I would not go that far. You cannot really fail when you speculate and build theoretical models. They are all useful. Maybe only 1 theory in 100 will produce any real progress but that is still progressive evolution. If we carry on making such progress for a few more 1000 years then at the very least we will have ruled out a lot of junk. What we are left with will become ever more refined and meaningful and leave us with better questions. I do not see that as failure.

tao


d00de.... dun take everything I say so seriously

it was a joke...

ReLaX
 
Now whatever gave you the impression I take you seriously? ;)

tao

hmmm well lets see... Your long winded replies to my non-serious comments (which were never addressing you to begin with, btw) maybe? ... No wonder you missed the sarcasm in Farhan's post on the other thread as well ... and then you ended up typing this whole spiel about how he was a maniac... LOL. That wuz klassic

but seriously dude... just... chill. relax... have a cup of green tea and try some breathing exercises or something.
 
hmmm well lets see... Your long winded replies to my non-serious comments (which were never addressing you to begin with, btw) maybe? ... No wonder you missed the sarcasm in Farhan's post on the other thread as well ... and then you ended up typing this whole spiel about how he was a maniac... LOL. That wuz klassic

but seriously dude... just... chill. relax... have a cup of green tea and try some breathing exercises or something.
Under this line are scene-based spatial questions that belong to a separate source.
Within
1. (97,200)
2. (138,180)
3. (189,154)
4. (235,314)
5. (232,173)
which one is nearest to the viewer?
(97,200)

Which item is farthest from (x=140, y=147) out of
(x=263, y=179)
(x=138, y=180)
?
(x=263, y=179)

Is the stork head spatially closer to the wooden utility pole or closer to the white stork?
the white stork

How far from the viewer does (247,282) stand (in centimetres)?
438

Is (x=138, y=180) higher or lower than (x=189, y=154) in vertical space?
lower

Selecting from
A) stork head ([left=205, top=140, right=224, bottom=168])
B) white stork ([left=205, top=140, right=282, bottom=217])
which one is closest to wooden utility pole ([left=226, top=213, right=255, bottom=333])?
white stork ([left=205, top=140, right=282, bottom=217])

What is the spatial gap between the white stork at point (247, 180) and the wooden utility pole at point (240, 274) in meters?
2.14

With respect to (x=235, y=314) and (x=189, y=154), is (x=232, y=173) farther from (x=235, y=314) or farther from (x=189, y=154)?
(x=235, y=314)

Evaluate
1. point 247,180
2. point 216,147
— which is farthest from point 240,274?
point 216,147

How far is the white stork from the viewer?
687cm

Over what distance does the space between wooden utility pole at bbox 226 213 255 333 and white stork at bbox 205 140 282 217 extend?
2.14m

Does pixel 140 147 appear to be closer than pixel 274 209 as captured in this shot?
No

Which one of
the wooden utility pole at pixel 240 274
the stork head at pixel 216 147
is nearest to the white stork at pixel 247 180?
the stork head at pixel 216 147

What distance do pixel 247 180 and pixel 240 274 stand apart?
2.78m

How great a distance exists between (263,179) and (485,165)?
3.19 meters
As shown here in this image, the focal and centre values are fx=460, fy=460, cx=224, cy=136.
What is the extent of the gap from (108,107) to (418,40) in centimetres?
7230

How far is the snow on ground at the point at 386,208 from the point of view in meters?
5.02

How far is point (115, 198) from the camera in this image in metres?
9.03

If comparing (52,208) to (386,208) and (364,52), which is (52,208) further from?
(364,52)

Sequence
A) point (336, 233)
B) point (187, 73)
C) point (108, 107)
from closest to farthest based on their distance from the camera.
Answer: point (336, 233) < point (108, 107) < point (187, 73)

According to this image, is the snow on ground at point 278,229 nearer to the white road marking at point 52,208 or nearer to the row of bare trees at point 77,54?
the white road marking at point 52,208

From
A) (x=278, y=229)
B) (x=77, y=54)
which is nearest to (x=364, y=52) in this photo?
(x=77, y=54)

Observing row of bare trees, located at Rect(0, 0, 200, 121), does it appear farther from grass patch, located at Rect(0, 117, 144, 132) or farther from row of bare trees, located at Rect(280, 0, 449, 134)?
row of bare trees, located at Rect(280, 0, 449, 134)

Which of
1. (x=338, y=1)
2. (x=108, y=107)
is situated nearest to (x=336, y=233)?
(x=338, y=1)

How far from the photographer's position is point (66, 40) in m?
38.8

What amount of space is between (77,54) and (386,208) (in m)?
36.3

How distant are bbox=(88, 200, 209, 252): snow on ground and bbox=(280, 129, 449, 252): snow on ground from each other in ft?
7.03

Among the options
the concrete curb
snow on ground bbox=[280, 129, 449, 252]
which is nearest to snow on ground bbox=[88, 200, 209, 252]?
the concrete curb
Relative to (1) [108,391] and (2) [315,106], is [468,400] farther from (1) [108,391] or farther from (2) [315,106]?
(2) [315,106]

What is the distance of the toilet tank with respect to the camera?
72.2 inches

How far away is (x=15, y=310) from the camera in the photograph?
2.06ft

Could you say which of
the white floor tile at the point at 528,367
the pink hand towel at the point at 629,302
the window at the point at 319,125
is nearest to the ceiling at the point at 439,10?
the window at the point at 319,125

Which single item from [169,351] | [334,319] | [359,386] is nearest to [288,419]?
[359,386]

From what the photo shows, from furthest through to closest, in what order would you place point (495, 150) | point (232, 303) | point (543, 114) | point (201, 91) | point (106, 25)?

Perhaps it is you who takes me too seriously ;)

As for Farhan, I have encountered his posts for far longer than you have been around and he has often displayed sympathy with suicide bombers and Islamic extremists in general. You may have seen his post as humour but to me it fits the typical pattern of his barely disguised sympathies.

tao
 
As for Farhan, I have encountered his posts for far longer than you have been around and he has often displayed sympathy with suicide bombers and Islamic extremists in general.


(lol) yea... forgive me if I choose not to take your word for it.


You may have seen his post as humour but to me it fits the typical pattern of his barely disguised sympathies.

again with the paranoia... i'm tellin you dude, Green Tea... it works.